BRANO SCELTO ▸

Per salvare il processo di liberalizzazione mondiale dei commerci avviato a Doha nel 2001 basterebbe che fosse approvata la proposta del G20 (il gruppo di Paesi emergenti guidato da Brasile, India e Cina), secondo la quale le nazioni sviluppate dovrebbero ridurre mediamente del 54% le barriere tariffarie all'import di prodotti agricoli dal resto del mondo. Ci vorrebbe poi un limite massimo di 20 miliardi di dollari ai sussidi che tutti i Paesi concedono ogni anno ai propri agricoltori. Infine, dovrebbe essere fissata al 20% la quota massima di protezione tariffaria che le nazioni in via di sviluppo oppongono all'importazione di beni industriali dal mondo ricco.

(Record di dati)

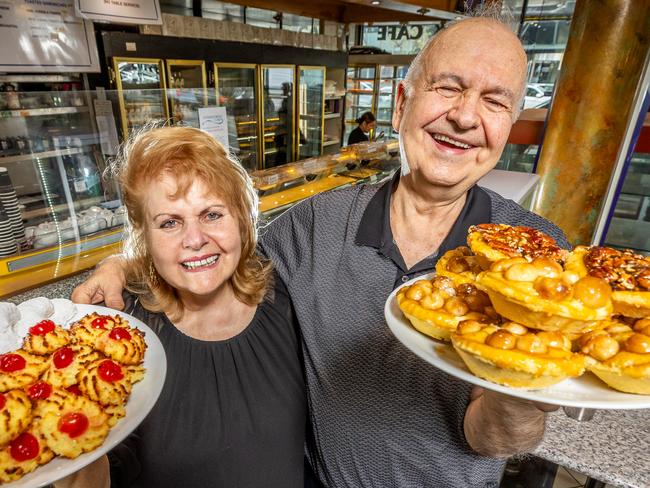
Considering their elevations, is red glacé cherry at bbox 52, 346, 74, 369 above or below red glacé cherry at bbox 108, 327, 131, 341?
below

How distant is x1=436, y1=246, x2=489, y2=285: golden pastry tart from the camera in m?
1.08

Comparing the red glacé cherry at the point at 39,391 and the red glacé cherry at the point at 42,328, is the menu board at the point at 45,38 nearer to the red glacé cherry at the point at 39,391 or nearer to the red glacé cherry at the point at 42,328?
the red glacé cherry at the point at 42,328

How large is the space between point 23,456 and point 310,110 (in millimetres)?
7755

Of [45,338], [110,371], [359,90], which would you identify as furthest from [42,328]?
[359,90]

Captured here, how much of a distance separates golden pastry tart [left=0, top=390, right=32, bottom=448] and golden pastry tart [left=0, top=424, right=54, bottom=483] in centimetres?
2

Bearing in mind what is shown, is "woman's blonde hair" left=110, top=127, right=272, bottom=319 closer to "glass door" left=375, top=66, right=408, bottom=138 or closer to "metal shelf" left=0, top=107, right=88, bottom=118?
"metal shelf" left=0, top=107, right=88, bottom=118

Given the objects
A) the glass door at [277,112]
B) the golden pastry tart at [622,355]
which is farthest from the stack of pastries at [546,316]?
the glass door at [277,112]

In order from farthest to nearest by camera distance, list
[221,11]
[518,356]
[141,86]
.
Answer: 1. [221,11]
2. [141,86]
3. [518,356]

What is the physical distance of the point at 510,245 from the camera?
98 centimetres

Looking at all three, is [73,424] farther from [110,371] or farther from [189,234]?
[189,234]

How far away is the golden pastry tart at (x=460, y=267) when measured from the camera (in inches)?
42.6

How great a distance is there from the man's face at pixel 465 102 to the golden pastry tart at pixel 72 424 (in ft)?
3.84

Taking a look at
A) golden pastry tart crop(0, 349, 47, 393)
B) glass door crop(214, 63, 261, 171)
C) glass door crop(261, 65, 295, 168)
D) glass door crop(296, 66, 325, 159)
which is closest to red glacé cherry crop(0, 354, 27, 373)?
golden pastry tart crop(0, 349, 47, 393)

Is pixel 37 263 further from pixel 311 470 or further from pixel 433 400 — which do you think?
pixel 433 400
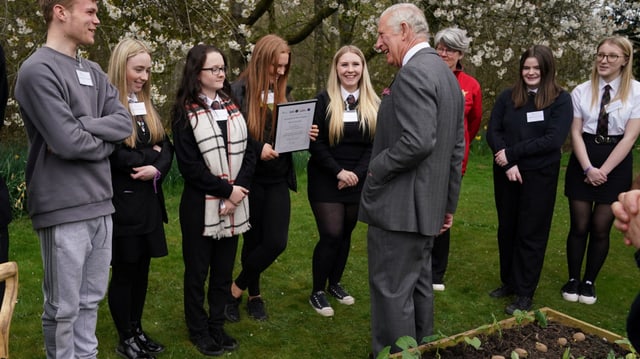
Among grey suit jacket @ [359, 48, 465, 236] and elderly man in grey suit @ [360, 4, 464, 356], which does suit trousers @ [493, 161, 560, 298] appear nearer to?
elderly man in grey suit @ [360, 4, 464, 356]

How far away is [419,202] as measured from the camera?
314 cm

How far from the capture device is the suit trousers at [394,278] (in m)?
3.24

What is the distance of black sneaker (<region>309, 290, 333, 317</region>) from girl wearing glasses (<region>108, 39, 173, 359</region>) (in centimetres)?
139

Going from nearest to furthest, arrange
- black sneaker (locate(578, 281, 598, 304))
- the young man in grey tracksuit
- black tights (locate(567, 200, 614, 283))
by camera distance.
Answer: the young man in grey tracksuit → black tights (locate(567, 200, 614, 283)) → black sneaker (locate(578, 281, 598, 304))

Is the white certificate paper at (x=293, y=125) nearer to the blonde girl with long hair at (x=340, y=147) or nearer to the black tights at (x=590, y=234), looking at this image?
the blonde girl with long hair at (x=340, y=147)

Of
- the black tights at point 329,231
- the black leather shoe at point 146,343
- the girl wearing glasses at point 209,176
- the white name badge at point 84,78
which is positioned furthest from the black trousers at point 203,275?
the white name badge at point 84,78

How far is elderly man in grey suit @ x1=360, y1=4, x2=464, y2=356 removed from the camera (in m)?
3.00

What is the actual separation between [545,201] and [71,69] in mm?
3442

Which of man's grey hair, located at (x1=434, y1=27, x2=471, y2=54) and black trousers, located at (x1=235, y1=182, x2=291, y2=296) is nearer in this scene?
black trousers, located at (x1=235, y1=182, x2=291, y2=296)

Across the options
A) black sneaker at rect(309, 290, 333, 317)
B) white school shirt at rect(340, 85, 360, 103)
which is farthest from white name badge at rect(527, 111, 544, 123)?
black sneaker at rect(309, 290, 333, 317)

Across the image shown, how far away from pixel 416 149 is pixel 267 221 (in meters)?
1.52

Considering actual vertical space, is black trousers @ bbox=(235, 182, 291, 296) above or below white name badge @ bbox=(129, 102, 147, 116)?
below

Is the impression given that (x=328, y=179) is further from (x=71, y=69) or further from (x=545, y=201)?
(x=71, y=69)

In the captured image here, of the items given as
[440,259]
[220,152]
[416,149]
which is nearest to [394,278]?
[416,149]
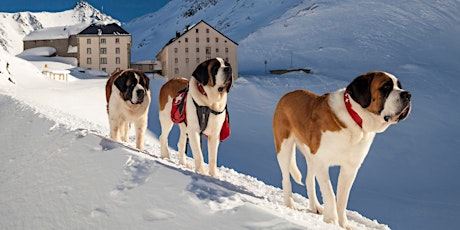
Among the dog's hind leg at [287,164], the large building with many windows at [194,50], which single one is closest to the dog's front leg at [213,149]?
the dog's hind leg at [287,164]

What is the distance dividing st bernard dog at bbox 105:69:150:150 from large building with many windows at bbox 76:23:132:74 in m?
53.7

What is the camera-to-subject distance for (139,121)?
334 inches

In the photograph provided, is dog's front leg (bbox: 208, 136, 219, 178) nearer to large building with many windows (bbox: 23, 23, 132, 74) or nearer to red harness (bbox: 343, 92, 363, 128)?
red harness (bbox: 343, 92, 363, 128)

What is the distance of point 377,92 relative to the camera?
478cm

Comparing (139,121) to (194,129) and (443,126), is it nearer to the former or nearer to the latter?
(194,129)

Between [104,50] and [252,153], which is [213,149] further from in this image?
[104,50]

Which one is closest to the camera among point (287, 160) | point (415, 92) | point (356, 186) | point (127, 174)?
point (127, 174)

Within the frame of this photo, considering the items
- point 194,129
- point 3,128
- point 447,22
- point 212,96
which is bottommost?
point 3,128

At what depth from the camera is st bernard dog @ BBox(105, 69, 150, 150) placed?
25.8ft

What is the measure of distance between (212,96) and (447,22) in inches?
3129

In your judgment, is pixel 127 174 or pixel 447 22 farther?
pixel 447 22

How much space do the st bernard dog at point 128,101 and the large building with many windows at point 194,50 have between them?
4514 centimetres

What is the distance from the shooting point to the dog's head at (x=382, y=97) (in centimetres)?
466

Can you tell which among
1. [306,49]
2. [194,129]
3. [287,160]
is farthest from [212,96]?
[306,49]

ESERCIZIO ASSEGNATO ▸
Nel brano scelto, a quale scopo basterebbe approvare la proposta del G20? Rispondi in una o due frasi, dicendo anche che cosa chiede la proposta ai Paesi sviluppati.

RISPOSTA ▸
Approvare la proposta del G20 basterebbe per salvare il processo di liberalizzazione mondiale dei commerci avviato a Doha nel 2001. La proposta chiede ai Paesi sviluppati di ridurre in media del 54% le barriere tariffarie sulle importazioni di prodotti agricoli dal resto del mondo.